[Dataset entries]
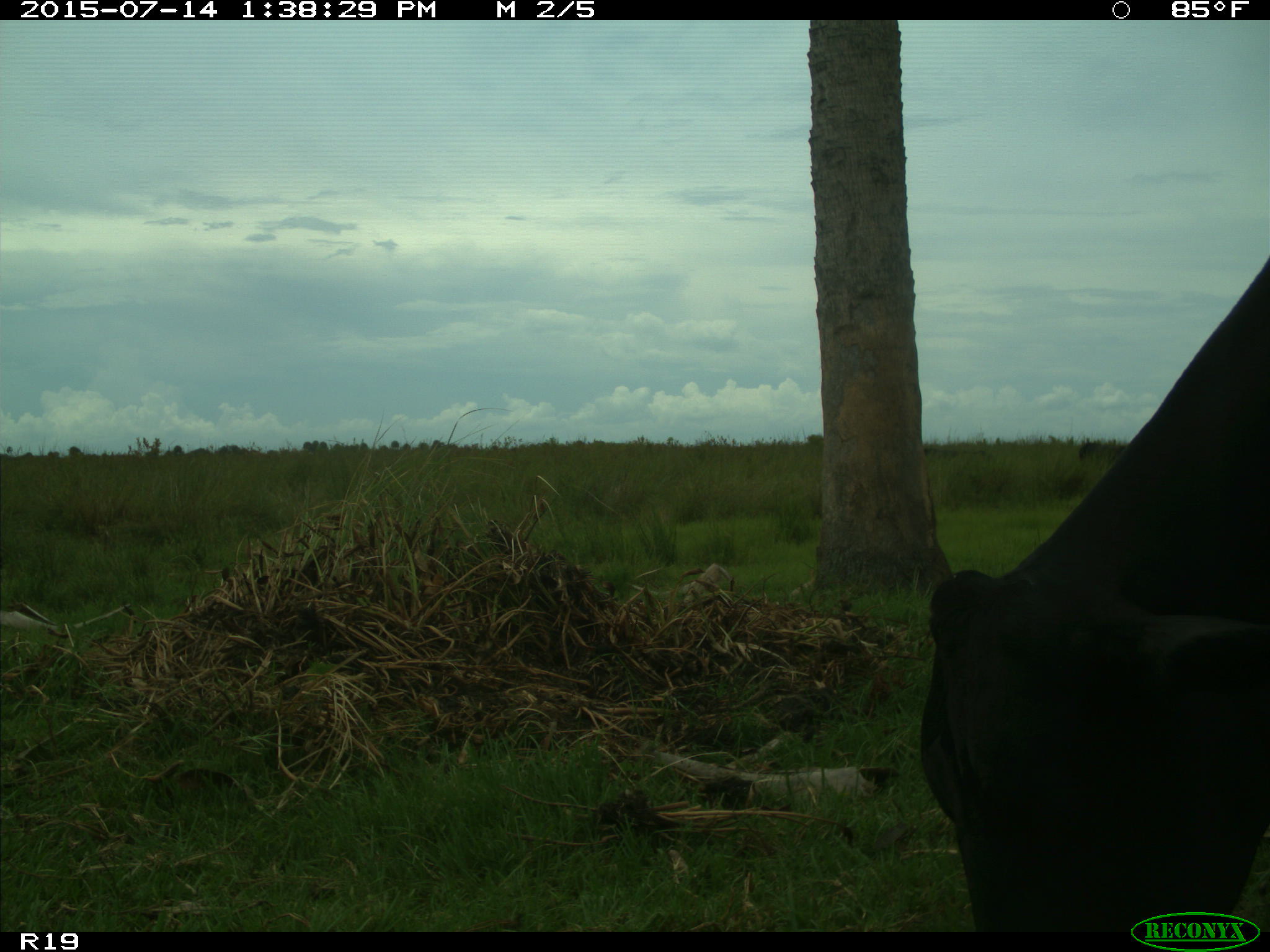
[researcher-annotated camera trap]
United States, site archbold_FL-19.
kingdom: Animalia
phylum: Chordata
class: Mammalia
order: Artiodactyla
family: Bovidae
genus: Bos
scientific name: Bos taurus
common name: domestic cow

[WHAT YOU HAVE TO DO] Each entry shown above must be quoted exactly, with its pictures left out.

[WRITTEN ANSWER]
[researcher-annotated camera trap]
United States, site archbold_FL-19.
kingdom: Animalia
phylum: Chordata
class: Mammalia
order: Artiodactyla
family: Bovidae
genus: Bos
scientific name: Bos taurus
common name: domestic cow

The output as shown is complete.